Ide beberapa tahun lalu untuk bergeser basecamp dari Saigon ke Bangkok, cukup berhasil menggerakkan trip-trip di sekitar Indochina. Namun Bangkok lebih cocok untuk dipakai basecamp backpackeran daripada dunia outdoor. Kini tiba saatnya kembali ke khittah yaitu dunia outdoor.
“Geus waktu na ka Kathmandu,” seloroh Kuphil kala kumpul-kumpul di cafe Farrel.
“Padahal sabaraha taun katukang basa Air Asia jeung Malindo keur promo,” Dudung sedikit berandai-andai.

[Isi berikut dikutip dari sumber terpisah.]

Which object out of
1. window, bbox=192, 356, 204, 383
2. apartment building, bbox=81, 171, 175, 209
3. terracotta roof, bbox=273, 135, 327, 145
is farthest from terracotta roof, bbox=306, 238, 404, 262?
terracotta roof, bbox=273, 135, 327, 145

“Kalem.. da arus perjalanan mah pasti kaditu,” ujar Bar berfilosofis. Ibarat permanan catur, yang penting adalah membangun perkembangan buah-buah catur menguasai petak per petak. Tak perlu buru-buru mengirimkan perwira berat ke medan tempur, karena tanpa didukung infantri yang memadai hanya akan terpukul mundur kembali.
Banyak yang sudah mendahului ke Kathmandu bahkan jalan-jalan di pegunungan bersalju Himalaya, namun ibarat pergerakan Himalayan tactic dalam sebuah ekspedisi mereka tak merasa perlu buru-buru kesana melainkan lebih suka menyamankan diri di kawasan Indochina dulu. Bahkan kini pun, bukan pegunungan Himalaya yang menjadi incaran melainkan hanya kota Kathmandu yang jadi sasaran. Protapnya seperti biasa, mencari pijakan yang kuat sebelum benar-benar menjadikan Kathmandu basecamp berikutnya. Tipe perjalanan the pack bukanlah pergi ke suatu tempat yang jauh lalu tak kembali lagi melainkan vini vidi vici.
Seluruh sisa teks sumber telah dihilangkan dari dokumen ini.